As much as there’s noise around this incident, the referee got it right under the Laws of the Game.
Law 5 allows the referee to apply advantage, but advantage is conditional and temporary.
It only exists for a few seconds and only as long as play remains legal.
Playing advantage does not give the attacking team immunity to commit a foul.
Once the team benefiting from advantage commits an offence, advantage is cancelled immediately.
In this scenario:
Haaland is through on goal.
Szoboszlai commits a foul on Haaland → DOGSO ( Denial of an Obvious Goal-Scoring Opportunity) situation
So, The referee correctly applies advantage because the ball is still heading toward an open goal.
However, Szoboszlai recovers and is about to legally clear the ball.
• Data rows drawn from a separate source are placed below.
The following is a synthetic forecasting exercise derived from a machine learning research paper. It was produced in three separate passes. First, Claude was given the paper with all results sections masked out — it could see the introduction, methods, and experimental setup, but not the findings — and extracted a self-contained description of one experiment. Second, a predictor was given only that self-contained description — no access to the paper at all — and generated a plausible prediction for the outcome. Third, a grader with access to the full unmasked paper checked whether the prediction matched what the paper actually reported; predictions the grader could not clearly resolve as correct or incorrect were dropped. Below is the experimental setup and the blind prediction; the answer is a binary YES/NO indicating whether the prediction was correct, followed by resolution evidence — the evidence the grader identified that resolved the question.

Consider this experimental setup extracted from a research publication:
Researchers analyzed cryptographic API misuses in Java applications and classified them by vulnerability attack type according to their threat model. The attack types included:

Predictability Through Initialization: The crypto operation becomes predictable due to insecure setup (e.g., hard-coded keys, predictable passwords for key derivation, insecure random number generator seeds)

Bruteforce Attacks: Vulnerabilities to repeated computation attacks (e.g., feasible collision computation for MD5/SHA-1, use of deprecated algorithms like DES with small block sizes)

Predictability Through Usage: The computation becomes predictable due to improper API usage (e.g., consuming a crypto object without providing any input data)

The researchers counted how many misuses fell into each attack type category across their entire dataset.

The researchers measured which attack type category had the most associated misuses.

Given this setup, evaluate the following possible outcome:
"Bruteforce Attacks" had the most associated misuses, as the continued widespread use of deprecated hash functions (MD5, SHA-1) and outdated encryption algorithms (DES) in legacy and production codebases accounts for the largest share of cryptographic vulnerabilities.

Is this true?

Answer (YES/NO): NO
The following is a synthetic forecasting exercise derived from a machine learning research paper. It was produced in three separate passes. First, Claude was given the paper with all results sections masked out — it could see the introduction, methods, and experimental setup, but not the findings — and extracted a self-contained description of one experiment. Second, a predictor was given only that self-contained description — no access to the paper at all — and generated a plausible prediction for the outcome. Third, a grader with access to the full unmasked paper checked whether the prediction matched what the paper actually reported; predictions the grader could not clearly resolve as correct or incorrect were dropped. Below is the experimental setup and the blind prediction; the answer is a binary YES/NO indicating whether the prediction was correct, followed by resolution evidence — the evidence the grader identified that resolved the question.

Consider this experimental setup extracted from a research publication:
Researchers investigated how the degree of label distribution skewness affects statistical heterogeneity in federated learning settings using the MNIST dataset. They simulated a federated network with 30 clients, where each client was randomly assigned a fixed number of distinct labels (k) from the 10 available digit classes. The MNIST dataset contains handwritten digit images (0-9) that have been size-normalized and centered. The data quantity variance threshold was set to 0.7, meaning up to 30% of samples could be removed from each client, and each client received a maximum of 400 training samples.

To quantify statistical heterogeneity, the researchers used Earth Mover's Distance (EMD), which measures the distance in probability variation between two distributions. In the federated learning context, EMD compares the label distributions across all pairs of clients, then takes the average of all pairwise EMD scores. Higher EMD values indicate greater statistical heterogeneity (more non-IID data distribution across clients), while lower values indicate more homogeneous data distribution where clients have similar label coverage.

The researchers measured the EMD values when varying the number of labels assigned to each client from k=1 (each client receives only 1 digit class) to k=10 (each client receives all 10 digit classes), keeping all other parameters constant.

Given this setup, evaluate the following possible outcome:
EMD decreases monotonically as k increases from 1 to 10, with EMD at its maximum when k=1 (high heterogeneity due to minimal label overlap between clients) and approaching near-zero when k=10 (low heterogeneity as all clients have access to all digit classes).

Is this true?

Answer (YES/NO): YES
Haaland then fouls Szoboszlai, preventing that clearance.
At that moment, the advantage ends.
The attacking team (Haaland) commits a foul, so the referee cannot allow the goal, because the goal would result from an illegal act.
The referee is therefore required to:
Stop play
Go back to the original offence
Send off Szoboszlai for DOGSO (red card)
Restart with the appropriate free kick
Key principle people are missing 🚨
1. Advantage is not a free pass to foul.
2. A goal can never stand if it is directly preceded by an attacking foul, even if advantage was initially applied.
Final verdict
✔ Advantage was correctly applied
✔ Goal was correctly disallowed
✔ Red card for the initial DOGSO was correct
Decision: 100% correct. No controversy.
Anyone arguing otherwise is confusing advantage with immunity, and the Laws don’t support that.